Many large digital text collections and computational tools that are available online today, allow humanities scholars to address a wide array of research questions. This often involves many data transformations: gathering and selecting documents, extracting and modelling the relevant data in them, cleaning and normalising this data, and linking dispersed information both within the resource under study and to external resources. All these transformations change the nature of the data and require interpretation to make informed choices. We are developing Data Scopes as an instrument to make this transformation process transparent and explicitly linked to the research questions.
The Data Scopes instrument has several components:
With computational humanities research, the research process has changed, but how is this reflected in how we publish our research? A traditional historical narrative focuses on how connecting the evidence from dispersed documents gives us new perspectives and insights, but leaves out the many data processing steps that were taken.

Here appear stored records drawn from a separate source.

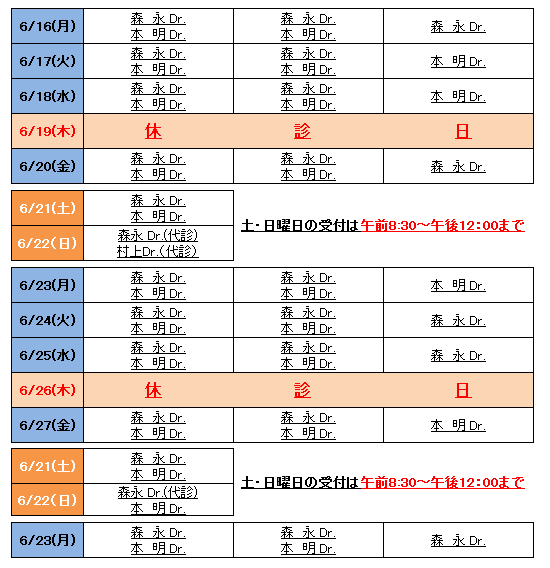 | 6/16(月) | 森 永 Dr. 本 明 Dr. | 森 永 Dr. 本 明 Dr. | 森 永 Dr. |
|---|---|---|---|
| 6/17(火) | 森 永 Dr. 本 明 Dr. | 森 永 Dr. 本 明 Dr. | 本 明 Dr. |
| 6/18(水) | 森 永 Dr. 本 明 Dr. | 森 永 Dr. 本 明 Dr. | 本 明 Dr. |
| 6/19(木) | 休 | 診 | 日 |
| 6/20(金) | 森 永 Dr. 本 明 Dr. | 森 永 Dr. 本 明 Dr. | 森 永 Dr. |

| 6/21(土) | 森 永 Dr. 本 明 Dr. |
|---|---|
| 6/22(日) | 森永 Dr.(代診) 村上Dr.(代診) |

土・日曜日の受付は午前8:30～午後12:00まで

| 6/23(月) | 森 永 Dr. 本 明 Dr. | 森 永 Dr. 本 明 Dr. | 本 明 Dr. |
|---|---|---|---|
| 6/24(火) | 森 永 Dr. 本 明 Dr. | 森 永 Dr. 本 明 Dr. | 森 永 Dr. |
| 6/25(水) | 森 永 Dr. 本 明 Dr. | 森 永 Dr. 本 明 Dr. | 森 永 Dr. |
| 6/26(木) | 休 | 診 | 日 |
| 6/27(金) | 森 永 Dr. 本 明 Dr. | 森 永 Dr. 本 明 Dr. | 本 明 Dr. |

| 6/21(土) | 森 永 Dr. 本 明 Dr. |
|---|---|
| 6/22(日) | 森永 Dr.(代診) 本 明 Dr. |

土・日曜日の受付は午前8:30～午後12:00まで

| 6/23(月) | 森 永 Dr. 本 明 Dr. | 森 永 Dr. 本 明 Dr. | 森 永 Dr. |
|---|---|---|---|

One question Data Scopes aims to address is how we can publish digital research in multiple layers connecting the narrative with the data and processing.

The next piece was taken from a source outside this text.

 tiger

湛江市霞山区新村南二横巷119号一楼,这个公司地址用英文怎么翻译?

Each corpus has its own characteristics, which determines what kinds of information we can extract from it and how we can organise these into layers of annotations:
- How do the characteristics of a corpus translate to the types of information that can be used to organise and give access to the corpus?

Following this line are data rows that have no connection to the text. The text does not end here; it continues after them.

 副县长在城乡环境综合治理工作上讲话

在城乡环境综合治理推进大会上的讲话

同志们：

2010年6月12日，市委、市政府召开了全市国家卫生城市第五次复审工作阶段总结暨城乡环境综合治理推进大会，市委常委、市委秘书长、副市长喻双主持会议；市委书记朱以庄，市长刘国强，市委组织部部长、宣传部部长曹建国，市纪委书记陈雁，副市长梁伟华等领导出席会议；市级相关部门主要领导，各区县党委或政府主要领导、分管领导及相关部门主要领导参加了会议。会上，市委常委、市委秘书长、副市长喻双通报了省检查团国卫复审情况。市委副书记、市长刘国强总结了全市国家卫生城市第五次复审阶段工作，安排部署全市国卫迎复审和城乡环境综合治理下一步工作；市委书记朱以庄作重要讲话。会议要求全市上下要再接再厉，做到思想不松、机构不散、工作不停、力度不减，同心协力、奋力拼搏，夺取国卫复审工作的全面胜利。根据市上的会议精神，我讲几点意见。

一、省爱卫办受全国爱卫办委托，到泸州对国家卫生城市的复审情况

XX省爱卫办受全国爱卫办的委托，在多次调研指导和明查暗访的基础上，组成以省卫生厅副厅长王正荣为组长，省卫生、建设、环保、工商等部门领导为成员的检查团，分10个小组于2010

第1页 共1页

- How do we translate potential research questions into relevant annotation layers and data queries for a corpus?
- How do we give insight into what kinds of layers of annotations and research questions are possible given the data?
Different amounts of data require different ways of accessing and processing them.
- How do the needs for data elaboration change with different amounts of data?
- Which methods are effective when we have dozens of documents, or if we have thousands or millions of documents? How do we translate qualitative methods for small amounts of data to quantitative methods for larger amounts of data? How do we translate methods that rely on statistics derived from hundreds of thousands of documents to a corpus that only has a few thousand documents?
- How can we connect micro and macro perspectives,at what scale do we switch perspectives and why? Where are the transitions in relevant aspects and patterns?
- How can we iteratively zoom in and out for switching between micro and macro and between qualitative and quantitative?
To develop and test this instrument, we apply to a number of projects, including REPUBLIC (a corpus of political historical documents like meeting notes, decisions, Ordonnances), Migrant: Mobilities and Connection (which includes institutions, policy archives, card indexes, registers and (distributed) databases), and Impact of Fiction (focussing on book reviews and discussions).